Российская и австрийская дипломатия действовали сообща и в отношении стран «Восточного барьера», самой опасной из которых была Османская империя. Общая задача Вены и Петербурга, поддерживаемых Лондоном, заключалась в стремлении удержать турок от агрессивных действий против северных соседей и препятствовать интригам французов, традиционно имевшим в Стамбуле преобладающее влияние. Фридрих II упорно пытался добиться разрешения Порты прислать своего дипломатического представителя в Турцию, но турки, занятые внутренними проблемами, предпочитали не обострять отношений с Веной и Петербургом и отклоняли все подобные предложения прусского короля.
Стамбул в 40 – первой половине 50-х гг. XVIII в. вообще стремился быть для России хорошим соседом, удерживая и крымских ханов от каких бы то ни было недружественных действий по отношению к ней. Тем не менее Петербург уделял своему южному соседу постоянное внимание – в Османской империи из-за нестабильности в любой момент по самым разным причинам (голод, пожары, землетрясения и т. д.) могли быть свергнуты миролюбивые власти. В России опасались, что в условиях бунта населения и армии султан будет вынужден назначить на высшие посты сторонников агрессивной внешней политики, которые захотят решить внутренние проблемы страны под флагом войны с «неверными».
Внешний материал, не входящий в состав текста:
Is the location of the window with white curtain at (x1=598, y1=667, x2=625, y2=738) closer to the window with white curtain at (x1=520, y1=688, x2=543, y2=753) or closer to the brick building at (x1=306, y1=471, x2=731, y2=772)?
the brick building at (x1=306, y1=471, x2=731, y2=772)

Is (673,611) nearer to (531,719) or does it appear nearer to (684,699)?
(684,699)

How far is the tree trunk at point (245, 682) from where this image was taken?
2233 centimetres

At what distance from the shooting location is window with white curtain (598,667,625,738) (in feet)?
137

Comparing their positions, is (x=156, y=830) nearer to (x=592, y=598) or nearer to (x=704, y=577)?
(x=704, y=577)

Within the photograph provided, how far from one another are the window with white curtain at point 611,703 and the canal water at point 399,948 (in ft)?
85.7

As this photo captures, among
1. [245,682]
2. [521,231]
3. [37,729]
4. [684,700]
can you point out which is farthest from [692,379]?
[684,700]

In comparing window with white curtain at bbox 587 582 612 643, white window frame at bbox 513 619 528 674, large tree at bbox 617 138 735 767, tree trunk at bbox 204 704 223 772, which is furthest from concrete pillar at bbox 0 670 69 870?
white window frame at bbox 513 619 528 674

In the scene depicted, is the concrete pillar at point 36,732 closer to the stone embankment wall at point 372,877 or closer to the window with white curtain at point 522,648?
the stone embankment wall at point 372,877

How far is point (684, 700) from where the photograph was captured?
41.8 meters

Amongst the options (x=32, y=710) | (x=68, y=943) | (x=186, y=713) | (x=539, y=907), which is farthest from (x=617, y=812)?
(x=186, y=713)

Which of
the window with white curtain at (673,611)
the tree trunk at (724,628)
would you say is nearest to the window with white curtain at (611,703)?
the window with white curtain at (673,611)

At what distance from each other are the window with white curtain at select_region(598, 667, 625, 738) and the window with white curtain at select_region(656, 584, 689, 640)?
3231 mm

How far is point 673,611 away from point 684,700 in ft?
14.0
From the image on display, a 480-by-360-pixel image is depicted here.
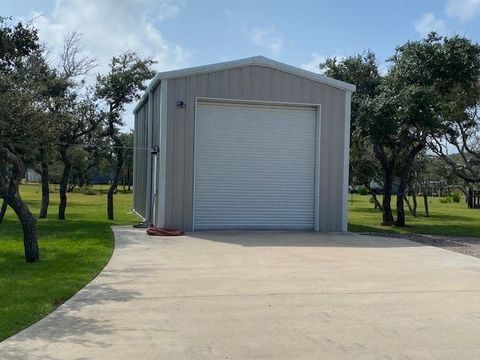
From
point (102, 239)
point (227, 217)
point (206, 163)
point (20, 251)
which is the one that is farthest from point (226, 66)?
point (20, 251)

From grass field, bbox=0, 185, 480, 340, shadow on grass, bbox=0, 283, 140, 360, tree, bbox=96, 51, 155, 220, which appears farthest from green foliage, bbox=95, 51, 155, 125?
shadow on grass, bbox=0, 283, 140, 360

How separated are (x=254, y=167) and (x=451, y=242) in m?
5.32

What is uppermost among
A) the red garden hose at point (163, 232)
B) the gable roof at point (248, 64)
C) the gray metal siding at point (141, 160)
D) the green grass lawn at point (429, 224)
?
the gable roof at point (248, 64)

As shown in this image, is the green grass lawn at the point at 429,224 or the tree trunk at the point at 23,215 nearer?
the tree trunk at the point at 23,215

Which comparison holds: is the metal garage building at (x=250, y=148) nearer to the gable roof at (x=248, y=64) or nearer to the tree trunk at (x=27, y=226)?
the gable roof at (x=248, y=64)

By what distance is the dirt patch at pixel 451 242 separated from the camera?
1190 centimetres

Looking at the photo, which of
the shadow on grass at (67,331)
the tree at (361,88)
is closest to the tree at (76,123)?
the tree at (361,88)

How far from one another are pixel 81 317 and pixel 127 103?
16094 millimetres

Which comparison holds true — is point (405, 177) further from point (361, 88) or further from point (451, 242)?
point (451, 242)

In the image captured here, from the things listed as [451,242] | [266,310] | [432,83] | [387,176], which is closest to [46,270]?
[266,310]

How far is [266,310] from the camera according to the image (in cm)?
627

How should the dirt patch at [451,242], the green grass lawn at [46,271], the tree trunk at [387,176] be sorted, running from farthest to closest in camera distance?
the tree trunk at [387,176]
the dirt patch at [451,242]
the green grass lawn at [46,271]

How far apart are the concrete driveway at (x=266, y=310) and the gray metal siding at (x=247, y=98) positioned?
3822 millimetres

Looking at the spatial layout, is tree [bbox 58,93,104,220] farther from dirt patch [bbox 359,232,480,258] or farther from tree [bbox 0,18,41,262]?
dirt patch [bbox 359,232,480,258]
В 40-е гг. XVIII в. во многом после впечатляющих успехов русской армии в войне с Турцией 1736–1739 гг. возобновляются прерванные после смерти Петра I политические контакты черногорцев и других православных народов Османской империи с Россией. С 1742 г. черногорские митрополиты, помимо просьб о денежной помощи, обращались к Елизавете Петровне с представлениями о дипломатической защите своего народа перед Портой и венецианскими властями. В 50-е гг. митрополит черногорский Василий Петрович поставил перед Петербургом вопрос о принятии его страны в русское подданство. Несмотря на то что Петербург в итоге предпочел дистанцироваться от таких планов, считая их опасной авантюрой, Черногория с тех пор прочно стала зоной российского влияния на Балканах, факт, с которым вынуждены были считаться как Османская империя, так и Австрия с Венецией.
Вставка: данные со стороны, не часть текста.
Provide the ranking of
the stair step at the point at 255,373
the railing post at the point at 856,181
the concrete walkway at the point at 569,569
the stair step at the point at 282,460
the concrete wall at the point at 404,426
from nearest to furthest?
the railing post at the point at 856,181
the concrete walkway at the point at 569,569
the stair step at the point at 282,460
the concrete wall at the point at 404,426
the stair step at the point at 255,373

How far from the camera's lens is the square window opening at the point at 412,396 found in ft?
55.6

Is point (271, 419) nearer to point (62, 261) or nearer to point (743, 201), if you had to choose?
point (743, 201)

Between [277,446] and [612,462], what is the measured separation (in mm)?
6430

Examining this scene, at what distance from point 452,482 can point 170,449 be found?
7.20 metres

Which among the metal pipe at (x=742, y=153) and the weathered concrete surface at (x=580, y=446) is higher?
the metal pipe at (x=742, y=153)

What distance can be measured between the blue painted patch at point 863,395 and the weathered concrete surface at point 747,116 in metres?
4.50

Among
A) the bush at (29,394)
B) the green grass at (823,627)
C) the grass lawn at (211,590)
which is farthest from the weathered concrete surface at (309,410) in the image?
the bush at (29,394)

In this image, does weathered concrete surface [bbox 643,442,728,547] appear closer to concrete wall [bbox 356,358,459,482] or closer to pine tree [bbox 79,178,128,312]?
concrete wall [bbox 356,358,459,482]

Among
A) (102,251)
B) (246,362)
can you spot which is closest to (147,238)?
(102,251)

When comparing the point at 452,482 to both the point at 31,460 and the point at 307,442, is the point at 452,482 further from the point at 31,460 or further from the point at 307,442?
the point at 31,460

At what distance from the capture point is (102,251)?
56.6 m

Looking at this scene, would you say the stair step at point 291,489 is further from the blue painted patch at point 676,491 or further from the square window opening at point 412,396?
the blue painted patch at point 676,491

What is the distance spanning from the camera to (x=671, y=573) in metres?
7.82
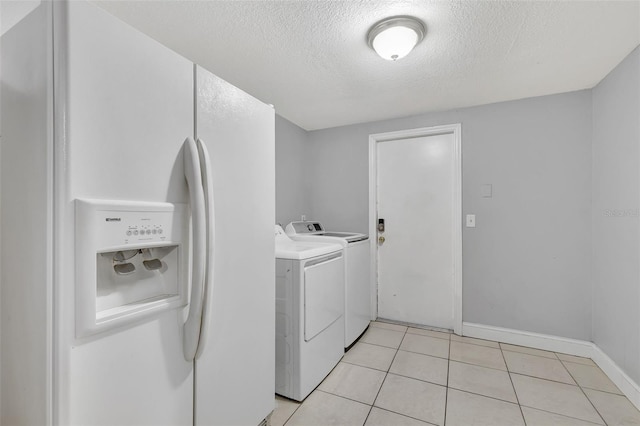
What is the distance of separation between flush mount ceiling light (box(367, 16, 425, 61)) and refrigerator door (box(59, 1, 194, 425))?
3.51 ft

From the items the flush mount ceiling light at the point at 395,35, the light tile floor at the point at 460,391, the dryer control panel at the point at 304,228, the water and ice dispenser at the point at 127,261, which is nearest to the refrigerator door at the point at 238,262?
the water and ice dispenser at the point at 127,261

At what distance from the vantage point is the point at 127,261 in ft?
3.01

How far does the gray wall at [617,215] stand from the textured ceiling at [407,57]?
0.22 metres

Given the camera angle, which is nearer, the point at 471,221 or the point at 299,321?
the point at 299,321

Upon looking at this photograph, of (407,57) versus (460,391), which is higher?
(407,57)

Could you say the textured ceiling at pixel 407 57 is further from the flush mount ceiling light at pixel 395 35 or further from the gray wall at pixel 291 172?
the gray wall at pixel 291 172

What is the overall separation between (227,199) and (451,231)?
2418 millimetres

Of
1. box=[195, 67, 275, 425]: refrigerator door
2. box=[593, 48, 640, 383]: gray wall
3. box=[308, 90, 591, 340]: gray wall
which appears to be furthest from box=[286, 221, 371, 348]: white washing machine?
box=[593, 48, 640, 383]: gray wall

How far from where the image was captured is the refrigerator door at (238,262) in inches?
44.3

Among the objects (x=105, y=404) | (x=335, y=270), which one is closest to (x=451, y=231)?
(x=335, y=270)

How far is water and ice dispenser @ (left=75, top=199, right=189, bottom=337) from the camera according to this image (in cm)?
74

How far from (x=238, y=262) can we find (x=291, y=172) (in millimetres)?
2078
В это же время часть православных в Турции верила в то, что Османская империя рухнет либо после первого же столкновения с Россией (так считал переводчик российской миссии в Стамбуле Николай Буйдий, по происхождению грек из Арты), либо в силу внутренних причин (мнение драгомана, т. е. переводчика Порты, грека-фанариота). В Петербурге также существовала влиятельная группировка сановников, возглавлявшаяся М. И. Воронцовым, которая ратовала за более активную политику на юге. Они призывали не обращать внимания на турецкие протесты против строительства крепостей на южной границе России. Вопреки этой точке зрения канцлер А. П. Бестужев-Рюмин считал такие действия опасными для страны, и в итоге ему удалось убедить императрицу в своей правоте. На ее позицию повлияли и события в Европе, где готовились к предстоящей в скором времени новой войне держав[497]
. Сохранение покоя на южной границе было тогда важнее укрепления России в Северном Причерноморье.